====== Text passage

US parents face fines and jail time if teenage children drink alcohol at parties, even at home under adult supervision. A Virginia couple who provided beer at their home for their 16-year-old's birthday party to stop him from drinking behind their backs, ran afoul of a law banning alcohol for under 21s, and were sent to jail for two years earlier this month.

Many of the 50 US states allow for fines of up to 1,000 dollars for each underage guest if alcoholic beverages are served at your house in their presence -- whether they have imbibed or not. "If you expect 60 teenagers, you'd better keep your eyes peeled," said a French mother who recently held a high school graduation party for her kids at her home in Bethesda, Maryland, outside Washington. May-June is graduation season, and each year fewer parents in the Washington area dare to let their teens celebrate at home, rather than at school or a rented hall.

"A police officer came to our high school to tell us the rules we had to follow," said the French mother who preferred to remain anonymous. "When I told him I was planning to hold a party for the kids at my house, he looked at me like I was crazy," she added. Armed with advice from a lawyer, she deputized a dozen parents as all-night chaperones. "We searched every bag, then we did it again. We prevented anybody leaving from going back into the house. Some of us paced up and down outside, keeping an eye on the surroundings. We closed the gates with bicycle locks," said a father who worked on the committee until 4:00 am. "It was worth it," he said.

============
====== Provided data

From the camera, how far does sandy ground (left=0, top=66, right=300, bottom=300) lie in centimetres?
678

============

Problems to work on
• 1. In the passage on underage drinking parties, how many parents did the French mother deputize as all-night chaperones?
• 2. Summarize the passage on underage drinking parties in two sentences.
• 3. Please say whether each statement agrees with the passage on underage drinking parties, answering yes or no and quoting the deciding words: (a) The Virginia couple was sent to jail for two years. (b) In many states, the fines apply only if the underage guests actually drank. (c) The police officer reacted approvingly when the mother said she planned to hold the party at her house.

Complete answers
• 1. A dozen.

• 2. US parents can face fines and jail time if teenagers drink alcohol at parties in their homes, as a Virginia couple learned when they were jailed for two years for providing beer at their 16-year-old's birthday party. Many states allow fines of up to 1,000 dollars for each underage guest, so fewer Washington-area parents dare to host graduation parties at home, and one Bethesda mother who did so deputized a dozen parents as all-night chaperones.

• 3.
(a) Yes: "were sent to jail for two years earlier this month"
(b) No: "whether they have imbibed or not"
(c) No: "he looked at me like I was crazy"